Para anak yang memiliki cita-cita tinggi pun akhirnya terpaksa mengubur impiannya karena masih banyak masyarakat Indonesia yang berpendapat bahwa seorang anak perempuan tak perlu sekolah hingga jenjang yang tinggi karena mereka akan kembali ke sumur, dapur, dan kasur untuk mengabdi pada suami.

Padahal, setiap anak memiliki hak, selain hak untuk mendapatkan pendidikan, juga hak untuk berkespresi, dan berkreasi. Tak hanya anak perempuan, tapi juga anak laki-laki.

3. Rendahnya Ekonomi Masyarakat

Masyarakat dengan ekonomi yang rendah dan memiliki banyak anak, cenderung akan menikahkan anaknya di usia dini. Selain karena tak memiliki biaya untuk menyekolahkan anaknya, juga karena orangtua berharap dengan anaknya menikah, maka beban hidup orangtua akan berkurang.

4. Seks Bebas dan Kehamilan di Luar Pernikahan

Teknologi dan kemajuan zaman meningkat pesat, tapi tidak begitu halnya dengan kondisi moral anak bangsa yang semakin merosot. Mudahnya mengakses tontonan serta bacaan yang tidak mendidik via internet tanpa adanya pengawasan orangtua pun menjadi faktor pendorong adanya seks bebas yang akhirnya menyebabkan kehamilan diluar pernikahan.

Kehamilan tanpa adanya persiapan dan kesiapan, baik itu secara fisik dan mental bisa menimbulkan berbagai macam akibat, seperti aborsi, penularan HIV/AIDS, juga adanya pernikahan di usia dini.

5. Perundang-undangan yang Tumpang Tindih

Menurut UU No.1 Tahun 1974 tentang perkawinan, pada pasal 7 ayat 1 disebutkan bahwa “Perkawinan hanya diizinkan jika pihak pria sudah mencapai umur 19 (sembilan belas) tahun dan pihak wanita sudah mencapai umur 16 (enam belas) tahun.” dan pada pasal 6 ayat 2 juga disebutkan “Untuk melangsungkan perkawinan seorang yang belum mencapai umur 21 (dua puluh satu) tahun harus mendapat izin kedua orang tua.”

Undang-undang ini bisa dikatakan tumpang tindih dengan undang-undang no. 23 tahun 2002 tentang perlindungan anak yang menyatakan bahwa usia < 18 tahun tergolong masih anak-anak. Selain itu, UU No.1 Tahun 1974 tentang perkawinan ini juga tidak mendukung kampanye program Generasi Berencana BKKBN yang mana usia menikah ideal untuk perempuan adalah di atas 20 tahun, dan usia menikah ideal untuk laki-laki adalah di atas 25 tahun.

Soal Latihan
1. Dalam kutipan tentang penyebab pernikahan dini, berapa usia menikah ideal bagi perempuan menurut program Generasi Berencana BKKBN?
2. Terjemahkan kalimat ini dari kutipan tentang pernikahan dini ke dalam bahasa Inggris: "Masyarakat dengan ekonomi yang rendah dan memiliki banyak anak, cenderung akan menikahkan anaknya di usia dini."
3. Lanjutkan teks tentang penyebab pernikahan dini, mulai sesudah kalimat terakhirnya.

Item tersimpan dari sebuah koleksi
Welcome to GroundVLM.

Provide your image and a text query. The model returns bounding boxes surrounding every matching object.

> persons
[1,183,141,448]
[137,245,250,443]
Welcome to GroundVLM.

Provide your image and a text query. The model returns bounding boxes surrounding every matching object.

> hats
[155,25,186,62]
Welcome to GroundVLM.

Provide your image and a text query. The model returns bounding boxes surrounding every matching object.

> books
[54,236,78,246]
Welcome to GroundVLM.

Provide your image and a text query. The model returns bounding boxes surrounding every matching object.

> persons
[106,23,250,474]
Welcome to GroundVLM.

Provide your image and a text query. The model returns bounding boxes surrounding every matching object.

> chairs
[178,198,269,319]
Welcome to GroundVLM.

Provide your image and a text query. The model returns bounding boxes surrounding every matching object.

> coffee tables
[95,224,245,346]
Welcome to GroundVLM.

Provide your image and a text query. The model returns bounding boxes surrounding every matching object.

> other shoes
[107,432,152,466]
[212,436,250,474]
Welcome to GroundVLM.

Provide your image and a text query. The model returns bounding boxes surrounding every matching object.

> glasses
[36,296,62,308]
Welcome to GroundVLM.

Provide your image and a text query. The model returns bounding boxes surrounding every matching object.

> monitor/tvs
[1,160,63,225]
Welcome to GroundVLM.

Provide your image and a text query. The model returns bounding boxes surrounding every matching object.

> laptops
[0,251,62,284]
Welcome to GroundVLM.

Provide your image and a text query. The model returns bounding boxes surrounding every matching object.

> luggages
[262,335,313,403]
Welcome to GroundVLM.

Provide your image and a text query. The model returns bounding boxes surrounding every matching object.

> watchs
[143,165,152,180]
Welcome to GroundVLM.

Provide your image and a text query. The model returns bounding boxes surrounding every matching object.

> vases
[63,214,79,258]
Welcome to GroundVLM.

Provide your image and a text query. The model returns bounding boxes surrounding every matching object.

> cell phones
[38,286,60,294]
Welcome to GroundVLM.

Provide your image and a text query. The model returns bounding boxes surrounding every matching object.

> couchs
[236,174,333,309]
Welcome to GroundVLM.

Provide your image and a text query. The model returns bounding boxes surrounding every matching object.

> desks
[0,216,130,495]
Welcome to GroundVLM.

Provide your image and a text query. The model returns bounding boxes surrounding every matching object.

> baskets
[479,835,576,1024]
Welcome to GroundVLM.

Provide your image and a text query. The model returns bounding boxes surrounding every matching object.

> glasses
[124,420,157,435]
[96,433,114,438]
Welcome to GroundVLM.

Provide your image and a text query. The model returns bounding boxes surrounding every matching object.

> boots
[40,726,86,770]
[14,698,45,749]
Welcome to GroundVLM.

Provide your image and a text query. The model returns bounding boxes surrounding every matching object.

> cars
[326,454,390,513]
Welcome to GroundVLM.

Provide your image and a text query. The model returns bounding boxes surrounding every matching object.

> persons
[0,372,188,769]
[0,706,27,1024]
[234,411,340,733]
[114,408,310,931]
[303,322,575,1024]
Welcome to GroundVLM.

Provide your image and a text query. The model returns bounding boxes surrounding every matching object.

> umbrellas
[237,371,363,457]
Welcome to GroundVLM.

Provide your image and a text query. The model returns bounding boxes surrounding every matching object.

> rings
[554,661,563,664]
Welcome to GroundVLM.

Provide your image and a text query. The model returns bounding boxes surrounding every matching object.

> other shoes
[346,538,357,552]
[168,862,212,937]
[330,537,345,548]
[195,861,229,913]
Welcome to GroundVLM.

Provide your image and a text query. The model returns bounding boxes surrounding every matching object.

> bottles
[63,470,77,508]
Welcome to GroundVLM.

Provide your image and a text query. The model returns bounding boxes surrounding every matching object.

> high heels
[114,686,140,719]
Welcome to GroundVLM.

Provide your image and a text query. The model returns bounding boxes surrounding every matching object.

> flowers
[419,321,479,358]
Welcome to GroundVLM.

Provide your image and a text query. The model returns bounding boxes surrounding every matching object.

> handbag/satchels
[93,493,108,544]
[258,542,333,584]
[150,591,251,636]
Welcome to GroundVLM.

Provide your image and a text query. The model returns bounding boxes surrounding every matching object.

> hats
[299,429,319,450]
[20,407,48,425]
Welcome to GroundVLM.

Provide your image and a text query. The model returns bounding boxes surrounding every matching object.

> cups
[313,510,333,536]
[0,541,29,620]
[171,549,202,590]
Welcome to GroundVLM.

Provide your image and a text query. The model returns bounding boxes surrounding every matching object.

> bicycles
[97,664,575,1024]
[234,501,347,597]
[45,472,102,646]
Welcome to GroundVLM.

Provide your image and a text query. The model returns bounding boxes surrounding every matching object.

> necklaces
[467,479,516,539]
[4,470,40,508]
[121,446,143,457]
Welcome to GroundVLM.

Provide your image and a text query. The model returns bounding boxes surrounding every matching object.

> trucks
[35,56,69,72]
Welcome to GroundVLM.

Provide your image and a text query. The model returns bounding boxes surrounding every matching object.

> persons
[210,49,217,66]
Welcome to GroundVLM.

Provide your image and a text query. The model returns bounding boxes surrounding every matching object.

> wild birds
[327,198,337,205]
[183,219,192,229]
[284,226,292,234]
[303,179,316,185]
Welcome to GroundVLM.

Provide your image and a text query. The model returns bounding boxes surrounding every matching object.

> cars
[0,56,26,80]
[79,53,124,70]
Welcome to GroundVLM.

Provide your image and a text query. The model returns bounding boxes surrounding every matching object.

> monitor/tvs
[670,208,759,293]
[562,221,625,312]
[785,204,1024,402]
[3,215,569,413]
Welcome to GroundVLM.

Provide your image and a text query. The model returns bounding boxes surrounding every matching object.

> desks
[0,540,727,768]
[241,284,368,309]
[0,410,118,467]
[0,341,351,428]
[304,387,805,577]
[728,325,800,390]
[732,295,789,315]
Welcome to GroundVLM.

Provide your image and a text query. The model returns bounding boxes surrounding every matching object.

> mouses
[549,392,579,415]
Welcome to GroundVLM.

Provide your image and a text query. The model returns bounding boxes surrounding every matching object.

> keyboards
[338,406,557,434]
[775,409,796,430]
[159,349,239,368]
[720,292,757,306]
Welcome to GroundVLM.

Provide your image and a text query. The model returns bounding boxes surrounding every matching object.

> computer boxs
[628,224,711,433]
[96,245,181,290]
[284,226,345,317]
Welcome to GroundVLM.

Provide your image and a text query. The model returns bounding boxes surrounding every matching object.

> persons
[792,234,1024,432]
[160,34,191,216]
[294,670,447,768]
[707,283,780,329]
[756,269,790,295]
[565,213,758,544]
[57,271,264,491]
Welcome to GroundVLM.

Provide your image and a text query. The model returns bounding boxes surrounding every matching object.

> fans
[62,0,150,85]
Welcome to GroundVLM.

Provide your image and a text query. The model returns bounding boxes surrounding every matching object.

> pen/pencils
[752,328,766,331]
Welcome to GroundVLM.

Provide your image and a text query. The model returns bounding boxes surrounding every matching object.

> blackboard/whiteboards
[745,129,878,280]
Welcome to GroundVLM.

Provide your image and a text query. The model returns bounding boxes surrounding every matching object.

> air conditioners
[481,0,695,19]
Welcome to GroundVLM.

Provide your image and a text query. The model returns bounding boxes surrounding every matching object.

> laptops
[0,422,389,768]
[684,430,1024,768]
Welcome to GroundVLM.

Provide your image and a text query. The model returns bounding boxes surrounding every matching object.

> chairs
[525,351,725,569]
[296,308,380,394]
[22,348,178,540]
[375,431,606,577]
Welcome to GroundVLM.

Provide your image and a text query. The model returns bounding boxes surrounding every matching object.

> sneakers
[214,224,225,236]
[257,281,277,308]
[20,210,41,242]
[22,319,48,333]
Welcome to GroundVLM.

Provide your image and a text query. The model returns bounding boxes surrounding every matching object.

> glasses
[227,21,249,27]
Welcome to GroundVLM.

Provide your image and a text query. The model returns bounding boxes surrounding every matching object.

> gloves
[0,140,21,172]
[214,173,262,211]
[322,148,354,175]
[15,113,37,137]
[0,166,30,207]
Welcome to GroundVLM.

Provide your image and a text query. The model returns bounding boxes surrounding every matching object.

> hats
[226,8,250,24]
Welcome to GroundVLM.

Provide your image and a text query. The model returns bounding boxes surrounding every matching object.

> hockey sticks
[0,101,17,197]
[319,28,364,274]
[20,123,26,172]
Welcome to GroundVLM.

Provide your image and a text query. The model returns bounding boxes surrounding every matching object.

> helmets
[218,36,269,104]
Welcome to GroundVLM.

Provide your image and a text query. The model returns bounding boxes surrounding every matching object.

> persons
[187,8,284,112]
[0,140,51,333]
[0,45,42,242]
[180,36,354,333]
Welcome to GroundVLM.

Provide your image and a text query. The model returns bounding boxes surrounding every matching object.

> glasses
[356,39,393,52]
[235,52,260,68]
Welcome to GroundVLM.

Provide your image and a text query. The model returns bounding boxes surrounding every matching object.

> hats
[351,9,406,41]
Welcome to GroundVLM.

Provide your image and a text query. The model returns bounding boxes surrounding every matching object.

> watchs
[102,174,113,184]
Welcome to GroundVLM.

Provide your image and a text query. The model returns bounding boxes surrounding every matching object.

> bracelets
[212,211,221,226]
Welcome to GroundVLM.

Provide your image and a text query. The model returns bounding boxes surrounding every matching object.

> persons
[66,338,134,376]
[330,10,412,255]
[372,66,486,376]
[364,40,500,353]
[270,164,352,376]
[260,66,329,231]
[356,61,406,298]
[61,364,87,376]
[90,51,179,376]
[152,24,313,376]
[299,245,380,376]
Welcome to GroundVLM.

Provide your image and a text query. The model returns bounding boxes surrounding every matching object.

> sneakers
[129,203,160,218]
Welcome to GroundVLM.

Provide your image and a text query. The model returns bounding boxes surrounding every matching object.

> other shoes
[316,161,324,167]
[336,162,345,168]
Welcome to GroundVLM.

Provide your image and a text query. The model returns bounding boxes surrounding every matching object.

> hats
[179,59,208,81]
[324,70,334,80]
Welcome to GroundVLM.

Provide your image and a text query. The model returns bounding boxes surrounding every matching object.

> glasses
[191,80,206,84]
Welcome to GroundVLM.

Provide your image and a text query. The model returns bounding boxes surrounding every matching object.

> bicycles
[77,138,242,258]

Jawaban Tiap Soal
1. Di atas 20 tahun.

2. People with low incomes who have many children tend to marry off their children at an early age.

3.
Sebenarnya, UU No.1 Tahun 1974 tentang perkawinan ini pernah diujimaterikan ke Mahkamah Konstitusi agar usia minimal pernikahan perempuan bisa dinaikkan karena banyaknya akibat buruk dari adanya pernikahan usia dini, akan tetapi uji materi ini ditolak oleh MK karena dianggap peningkatan batas usia menikah tidak menjadi jaminan bahwa permasalahan sosial bisa dikurangi.  

Oleh karena itu, sebab adanya tumpang tindih perundangan yang ada, maka butuh usaha dan kerja yang lebih keras untuk mengkampanyekan program untuk menikah di usia ideal ini agar mendapatkan hasil lebih maksimal.   

Akibat Pernikahan Dini

Adanya kampanye program Generasi Berencana BKKBN untuk menikah di usia ideal bukanlah tanpa alasan. Berdasarkan sebab-sebab di atas, ada banyak akibat buruk karena adanya pernikahan dini, yaitu sebagai berikut :

1. Kekerasan Dalam Rumah Tangga

Tidak siapnya menempuh biduk rumah tangga karena adanya pernikahan usia dini dapat menimbulkan kekerasan dalam rumah tangga (KDRT). Ketidakmampuan diri dalam mengontrol emosi serta ego yang tinggi karena jiwa yang masih labil, dapat menimbulkan beragam pertengkaran dalam rumah tangga. Adanya keinginan untuk bebas, namun sudah dibebani tanggung jawab juga bisa menyebabkan timbulnya emosi buruk. Apalagi jika pada usia dini tersebut kesiapan finansial belum dimiliki. Pdahal, kasus KDRT kerap dipicu adanya masalah ekonomi keluarga, apalagi jika kondisi diri dan mental belum siap, ditambah lagi secara finansial pun belum siap.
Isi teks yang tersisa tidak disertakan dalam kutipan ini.